Work to be completed. Among the records that follow, find each line holding the word "head" and copy it.

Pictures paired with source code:
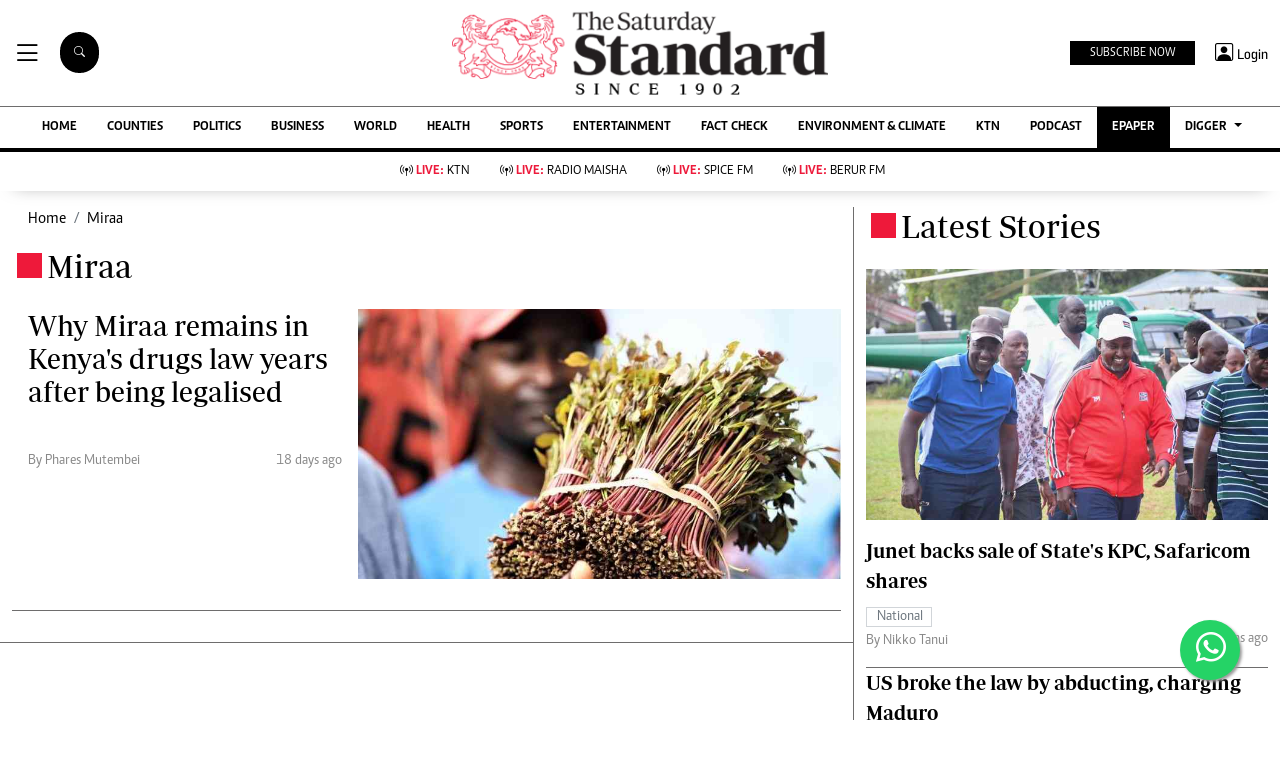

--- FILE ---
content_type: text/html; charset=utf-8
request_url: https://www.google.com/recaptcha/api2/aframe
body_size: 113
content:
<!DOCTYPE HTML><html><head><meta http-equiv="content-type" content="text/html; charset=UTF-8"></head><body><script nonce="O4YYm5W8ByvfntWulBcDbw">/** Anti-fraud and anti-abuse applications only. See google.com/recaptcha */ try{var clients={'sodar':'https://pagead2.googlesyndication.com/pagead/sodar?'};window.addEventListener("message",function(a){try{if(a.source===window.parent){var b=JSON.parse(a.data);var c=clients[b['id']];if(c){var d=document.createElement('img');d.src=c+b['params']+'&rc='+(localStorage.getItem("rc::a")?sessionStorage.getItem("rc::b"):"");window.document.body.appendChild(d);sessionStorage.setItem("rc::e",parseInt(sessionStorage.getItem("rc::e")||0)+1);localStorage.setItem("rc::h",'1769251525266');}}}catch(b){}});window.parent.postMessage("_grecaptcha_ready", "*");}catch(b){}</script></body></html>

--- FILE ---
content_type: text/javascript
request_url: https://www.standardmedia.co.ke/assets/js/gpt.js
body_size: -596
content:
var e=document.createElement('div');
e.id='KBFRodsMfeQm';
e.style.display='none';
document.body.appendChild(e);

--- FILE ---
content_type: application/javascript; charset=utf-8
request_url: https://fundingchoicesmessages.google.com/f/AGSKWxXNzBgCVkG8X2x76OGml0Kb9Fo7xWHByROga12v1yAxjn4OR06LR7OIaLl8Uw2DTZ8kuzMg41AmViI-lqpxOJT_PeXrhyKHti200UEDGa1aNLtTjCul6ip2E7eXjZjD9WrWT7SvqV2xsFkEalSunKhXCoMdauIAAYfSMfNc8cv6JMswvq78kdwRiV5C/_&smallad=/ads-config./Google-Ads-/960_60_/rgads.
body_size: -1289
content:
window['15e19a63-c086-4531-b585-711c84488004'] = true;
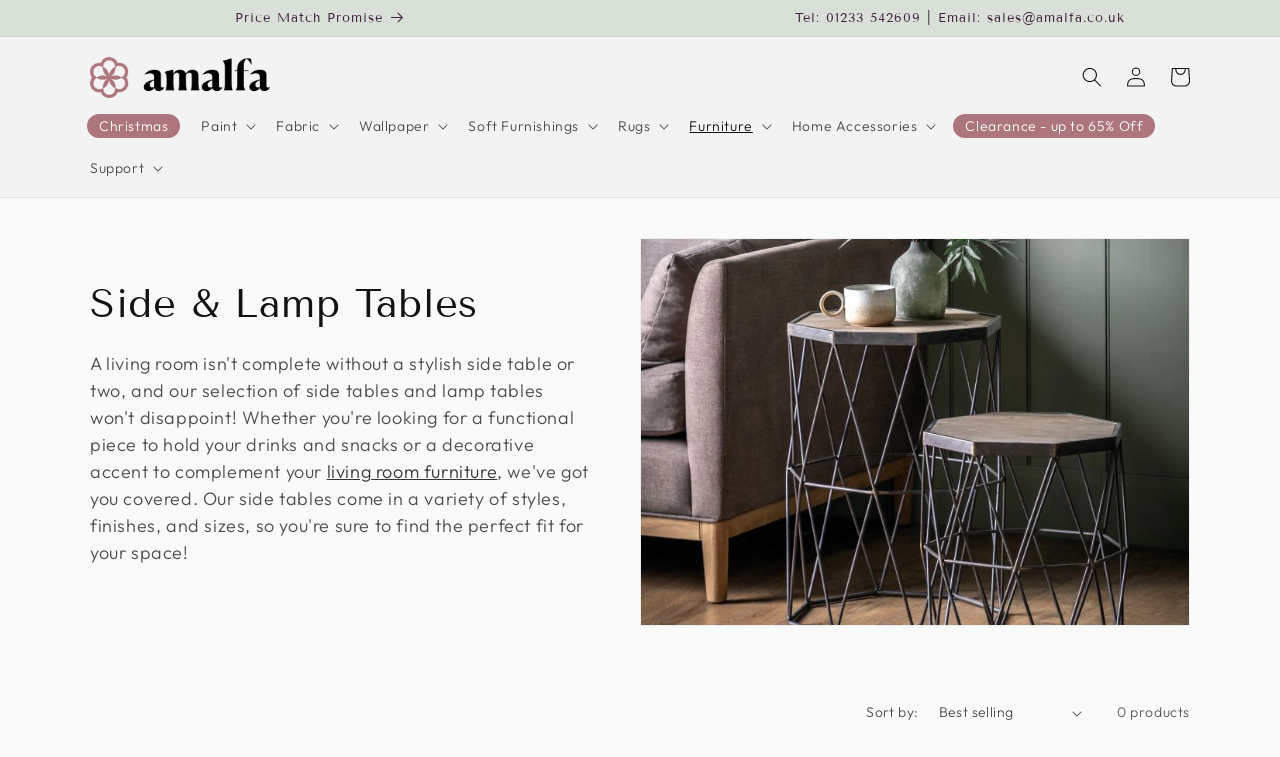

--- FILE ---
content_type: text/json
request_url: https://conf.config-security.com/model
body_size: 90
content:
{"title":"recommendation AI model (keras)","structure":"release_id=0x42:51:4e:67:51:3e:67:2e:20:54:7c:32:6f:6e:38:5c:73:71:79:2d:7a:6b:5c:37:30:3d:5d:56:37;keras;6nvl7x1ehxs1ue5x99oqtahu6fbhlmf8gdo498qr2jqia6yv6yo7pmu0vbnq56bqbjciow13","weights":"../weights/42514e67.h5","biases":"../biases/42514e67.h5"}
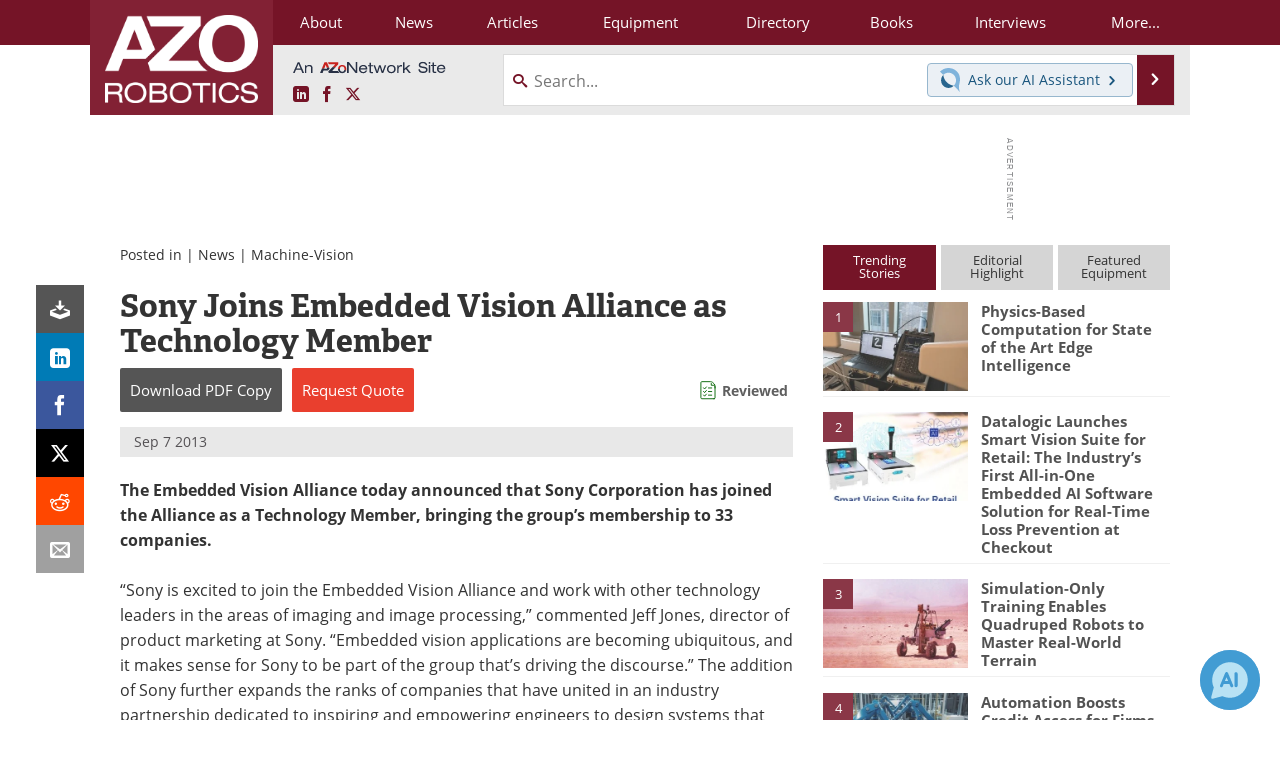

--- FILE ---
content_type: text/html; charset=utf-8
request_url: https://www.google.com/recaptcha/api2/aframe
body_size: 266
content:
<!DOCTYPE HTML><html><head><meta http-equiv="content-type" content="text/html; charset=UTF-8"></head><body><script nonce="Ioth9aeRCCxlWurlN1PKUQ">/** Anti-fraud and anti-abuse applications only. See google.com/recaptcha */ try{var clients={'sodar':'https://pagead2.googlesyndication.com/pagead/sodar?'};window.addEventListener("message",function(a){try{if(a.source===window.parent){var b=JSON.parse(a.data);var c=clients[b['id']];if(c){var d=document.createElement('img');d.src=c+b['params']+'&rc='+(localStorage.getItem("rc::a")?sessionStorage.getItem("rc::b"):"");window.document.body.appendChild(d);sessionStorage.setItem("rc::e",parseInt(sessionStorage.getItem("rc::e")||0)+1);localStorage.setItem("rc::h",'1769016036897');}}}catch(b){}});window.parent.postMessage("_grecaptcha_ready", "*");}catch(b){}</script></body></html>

Written answer.
<!DOCTYPE HTML><html><head><meta http-equiv="content-type" content="text/html; charset=UTF-8"></head><body><script nonce="O4YYm5W8ByvfntWulBcDbw">/** Anti-fraud and anti-abuse applications only. See google.com/recaptcha */ try{var clients={'sodar':'https://pagead2.googlesyndication.com/pagead/sodar?'};window.addEventListener("message",function(a){try{if(a.source===window.parent){var b=JSON.parse(a.data);var c=clients[b['id']];if(c){var d=document.createElement('img');d.src=c+b['params']+'&rc='+(localStorage.getItem("rc::a")?sessionStorage.getItem("rc::b"):"");window.document.body.appendChild(d);sessionStorage.setItem("rc::e",parseInt(sessionStorage.getItem("rc::e")||0)+1);localStorage.setItem("rc::h",'1769251525266');}}}catch(b){}});window.parent.postMessage("_grecaptcha_ready", "*");}catch(b){}</script></body></html>
<!DOCTYPE HTML><html><head><meta http-equiv="content-type" content="text/html; charset=UTF-8"></head><body><script nonce="Ioth9aeRCCxlWurlN1PKUQ">/** Anti-fraud and anti-abuse applications only. See google.com/recaptcha */ try{var clients={'sodar':'https://pagead2.googlesyndication.com/pagead/sodar?'};window.addEventListener("message",function(a){try{if(a.source===window.parent){var b=JSON.parse(a.data);var c=clients[b['id']];if(c){var d=document.createElement('img');d.src=c+b['params']+'&rc='+(localStorage.getItem("rc::a")?sessionStorage.getItem("rc::b"):"");window.document.body.appendChild(d);sessionStorage.setItem("rc::e",parseInt(sessionStorage.getItem("rc::e")||0)+1);localStorage.setItem("rc::h",'1769016036897');}}}catch(b){}});window.parent.postMessage("_grecaptcha_ready", "*");}catch(b){}</script></body></html>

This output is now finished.